─── TEXT BLOCK
The dominance relation states that \(M \succ _\mathcal {R}M'\), if M is more frequent than \(M'\) in \({\mathcal {T}}^-\). If M and \(M'\) have the same frequency in \({\mathcal {T}}^-\), M should have a less positive frequency to dominate \(M'\).

We also define the indistinct relation \(=_{\mathcal {R}}\) between patterns.

Definition 10

(Indistinct relation) Two patterns M and \(M'\) are indistinct (denoted by \(M=_{\mathcal {R}} M')\), iff

$$\begin{aligned}&\left[ freq^-(M) = freq^-(M') \right] \nonumber \\&\quad \wedge \left[ freq^+(M) = freq^+(M') \right] \wedge {\left[ (M \not \subset M') \wedge (M' \not \subset M) \right] } \end{aligned}$$
(5)

The indistinct relation states that two patterns can have the same level of suspiciousness. According to the dominance relation \(\succ _\mathcal {R}\), we define a top-\(k\)  suspicious patterns.

Definition 11

(top-\(k\)  suspicious pattern) A pattern M is a top-\(k\)  suspicious pattern (according to \(\succ _\mathcal {R}\)) iff \(\not \exists P_1,\ldots P_k,\in \mathcal {L}_{\mathcal {I}},\forall 1\le j\le k, \, \, P_j\succ _\mathcal {R}M\).
──────
- [SET EXERCISE A]: List each condition that formula (5) in the excerpt on suspicious patterns requires for two patterns to be indistinct.
- [SET EXERCISE B]:
Answer these questions from the excerpt on suspicious patterns:
(i) Under the dominance relation, which pattern dominates when M is more frequent than M′ in 𝒯⁻?
(ii) When M and M′ have the same frequency in 𝒯⁻, what must M have in order to dominate M′?
(iii) According to the excerpt, what does the indistinct relation state?
The listing that follows is separate material and has no connection to the excerpt on suspicious patterns.
─── GIVEN RECORDS
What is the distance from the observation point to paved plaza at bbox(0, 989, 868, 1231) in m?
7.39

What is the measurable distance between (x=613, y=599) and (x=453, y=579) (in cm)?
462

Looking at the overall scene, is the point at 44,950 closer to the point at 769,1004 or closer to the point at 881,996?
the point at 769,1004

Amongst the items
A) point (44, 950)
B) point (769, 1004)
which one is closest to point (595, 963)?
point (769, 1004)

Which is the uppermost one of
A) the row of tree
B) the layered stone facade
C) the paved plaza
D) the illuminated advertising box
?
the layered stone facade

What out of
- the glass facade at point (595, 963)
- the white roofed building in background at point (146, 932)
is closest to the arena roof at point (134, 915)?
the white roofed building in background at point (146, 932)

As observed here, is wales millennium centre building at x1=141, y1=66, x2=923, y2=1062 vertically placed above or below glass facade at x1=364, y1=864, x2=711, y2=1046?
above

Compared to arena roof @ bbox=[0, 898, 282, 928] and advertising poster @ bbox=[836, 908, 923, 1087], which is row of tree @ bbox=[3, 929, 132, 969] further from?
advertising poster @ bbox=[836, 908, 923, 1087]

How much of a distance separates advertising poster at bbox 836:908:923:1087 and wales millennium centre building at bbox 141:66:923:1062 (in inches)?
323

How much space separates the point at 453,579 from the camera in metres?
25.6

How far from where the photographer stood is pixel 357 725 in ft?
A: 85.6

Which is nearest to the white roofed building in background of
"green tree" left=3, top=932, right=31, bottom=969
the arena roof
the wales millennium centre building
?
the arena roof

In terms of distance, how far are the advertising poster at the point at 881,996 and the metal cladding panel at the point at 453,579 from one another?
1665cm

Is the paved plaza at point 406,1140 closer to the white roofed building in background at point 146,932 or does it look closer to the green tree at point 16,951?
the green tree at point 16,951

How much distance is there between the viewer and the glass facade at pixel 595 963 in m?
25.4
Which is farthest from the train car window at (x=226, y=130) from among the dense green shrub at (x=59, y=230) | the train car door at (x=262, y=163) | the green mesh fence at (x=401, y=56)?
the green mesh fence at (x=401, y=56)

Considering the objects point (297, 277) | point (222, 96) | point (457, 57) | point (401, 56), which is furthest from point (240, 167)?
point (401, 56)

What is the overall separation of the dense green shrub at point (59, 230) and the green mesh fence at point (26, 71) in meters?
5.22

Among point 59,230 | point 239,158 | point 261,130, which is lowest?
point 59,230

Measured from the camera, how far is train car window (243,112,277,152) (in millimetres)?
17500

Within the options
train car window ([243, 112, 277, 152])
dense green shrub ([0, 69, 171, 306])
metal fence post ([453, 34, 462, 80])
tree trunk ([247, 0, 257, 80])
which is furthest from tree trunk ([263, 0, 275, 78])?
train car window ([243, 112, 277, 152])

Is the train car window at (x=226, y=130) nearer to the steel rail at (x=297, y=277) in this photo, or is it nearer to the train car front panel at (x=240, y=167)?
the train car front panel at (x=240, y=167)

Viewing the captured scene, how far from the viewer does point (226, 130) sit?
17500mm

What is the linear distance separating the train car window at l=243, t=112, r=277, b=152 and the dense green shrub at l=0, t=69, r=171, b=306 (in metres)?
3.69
──────
- [CORRECT ANSWER A]:
- The negative frequency of M equals the negative frequency of M′ (freq⁻(M) = freq⁻(M′)).
- The positive frequency of M equals the positive frequency of M′ (freq⁺(M) = freq⁺(M′)).
- M is not a subset of M′, and M′ is not a subset of M.

- [CORRECT ANSWER B]:
(i) M dominates M′.
(ii) M must have a less positive frequency.
(iii) It states that two patterns can have the same level of suspiciousness.